While much has changed in the marketing landscape, the need for trust, authenticity, and transparency when curating your brand has not. That’s the message panelists Emma Carrasco, CMO and senior VP of audience development, NPR, and Lauren Crampsie, Worldwide CMO, Ogilvy & Mather, emphasized during their discussion at the Direct Marketing News 2016 Marketing Hall of Femme Leadership Summit & Awards in New York.
The session, “What it Takes to Become CMO Today,” delved into the skills and strengths necessary to succeed in the modern marketing environment. “Trust is earned day by day and action by action,” Marketing Hall of Femme honoree Carrasco stressed. “Be authentic to yourself, really understanding and valuing your own set of skills and experiences.”
Understanding digital analytics are a given, but additional key attributes that remain constant, according to Carrasco, include innate curiosity, the ability “to really, really listen,” and the understanding that while you may all the necessary skills, you don’t necessarily have all the answers. To that, Crampsie, a fellow Marketing Hall of Femme inductee, added the ability to “focus,” emphasizing that it’s easy to be distracted by the constant parade of shiny new objects. “There’s always a lot of noise,” she said, “so if you don’t have that laser focus and discipline on the one or two things you want to drive, you’ll end up doing too much.”
With the need to prove ROI a constant, Crampsie noted that she serves two masters: the agency and clients. “Even though I am a CMO of an agency, I still have to make sure the agency is delivering ROI for the client.” To that end, Crampsie, who started out in business development at Ogilvy, still counsels clients on how to get the most out the agency. “It’s all about driving business for the agency, and for our clients,” she said.

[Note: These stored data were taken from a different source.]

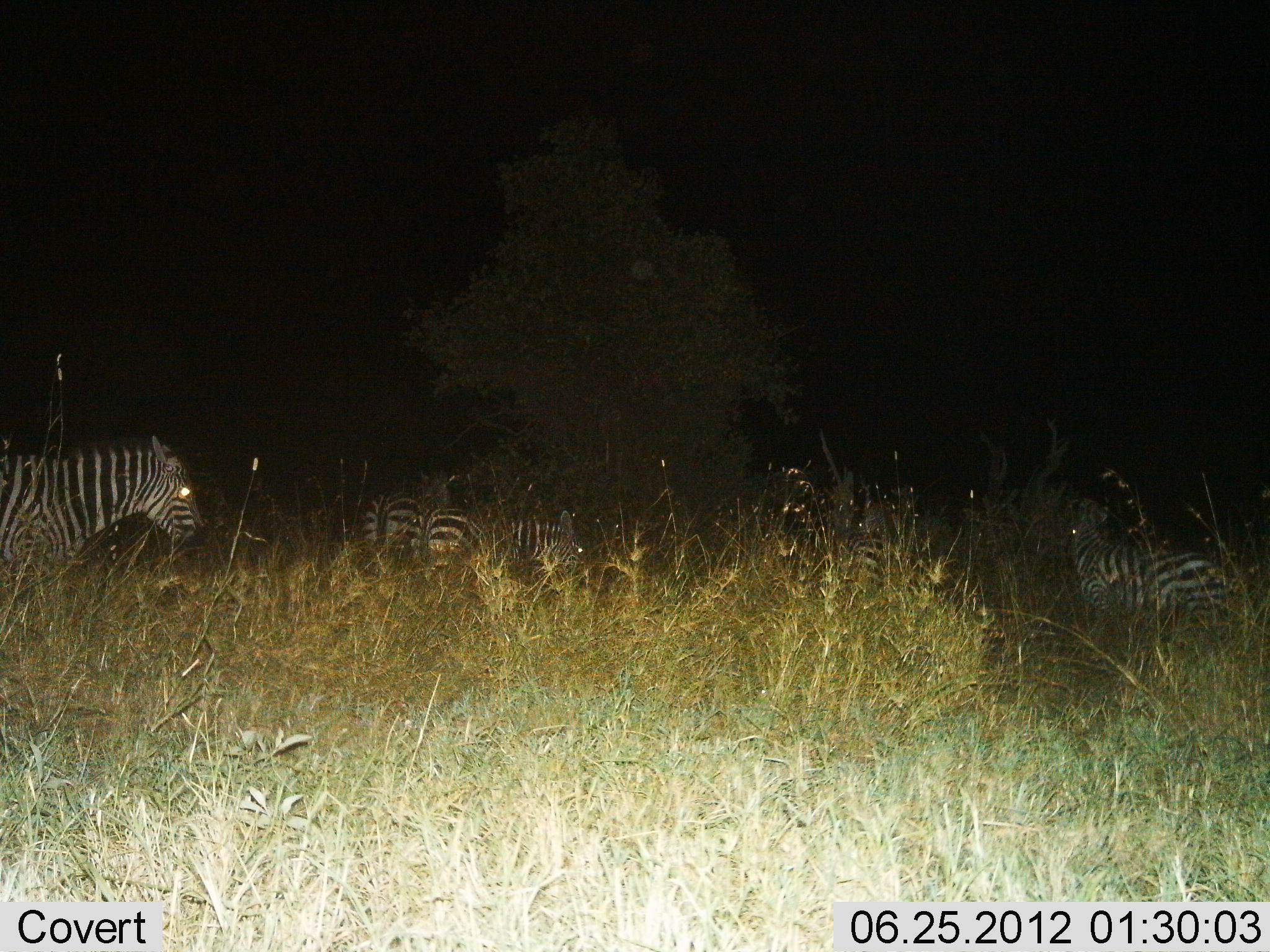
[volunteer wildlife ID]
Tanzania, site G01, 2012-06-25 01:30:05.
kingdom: Animalia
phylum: Chordata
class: Mammalia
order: Perissodactyla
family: Equidae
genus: Equus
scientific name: Equus quagga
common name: plains zebra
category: zebra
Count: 5.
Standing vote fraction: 70%.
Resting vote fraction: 10%.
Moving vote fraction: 20%.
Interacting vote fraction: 0%.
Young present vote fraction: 0%.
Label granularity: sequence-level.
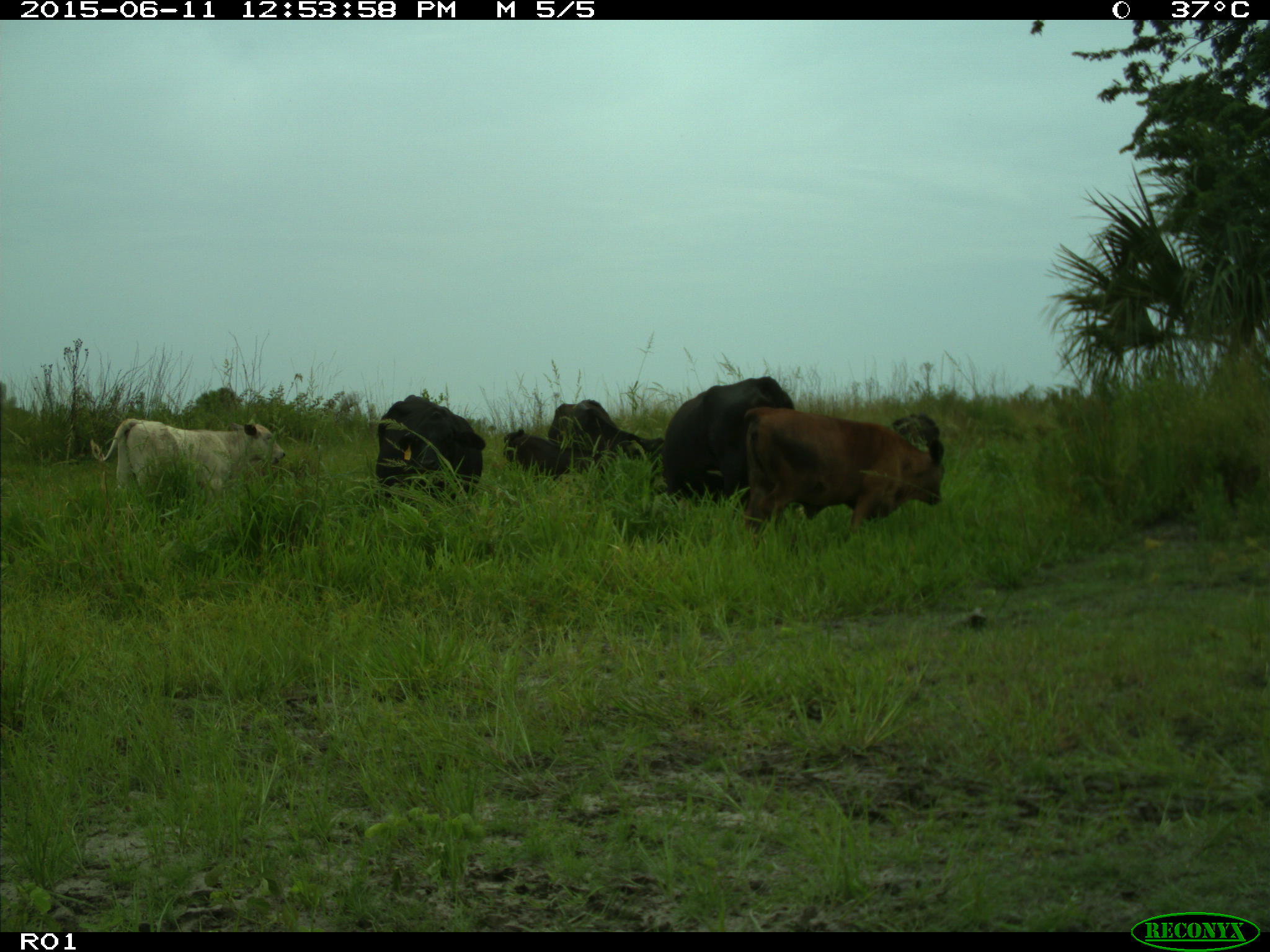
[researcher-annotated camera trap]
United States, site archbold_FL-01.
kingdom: Animalia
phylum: Chordata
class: Mammalia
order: Artiodactyla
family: Bovidae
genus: Bos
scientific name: Bos taurus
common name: domestic cow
Bos taurus (domestic cow).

While some marketers may dread the ROI mandate, for Carrasco it provided a welcome metric. “I love ROI, because it has allowed me to progress throughout my career; [allowing me] to define a set of measurable results and deliver on them as a baseline and exceed them.”
Addressing the hot-button issue of how to help ensure women are promoted to the C-suite, Crampsie stressed that it’s up to the women within an organization to do the heavy lifting. “Four of us went to the [2016] Maker’s Conference, and when we got back, we came up with a plan,” she recalled. “We took a hard look at the data of our company, looking at the percentage of women in the C-suite,” she said. “We took that data to our new CEO, telling him we want all of these numbers to be 30% by next year—at major conferences, senior leadership meetings, we want 30% women—even if there aren’t 30% women in the C-suite. We got him to agree.
“CEOs react to data,” she added.
The plan includes going public with the numbers in 2017.
NPR, on the other hand, is an organization founded by women. “These women are bad-ass,” Carrasco asserted. “Our organization is 40% women; in the C-suite, the COO, CMO, and CFO are all women. We have a seat at the table.”
The challenge, though, is ensuring the protocol continues. “Our succession plan is the linchpin to ensuring that NPR as an organization looks and sounds like America,” Carrasco added. “That process is our challenge.”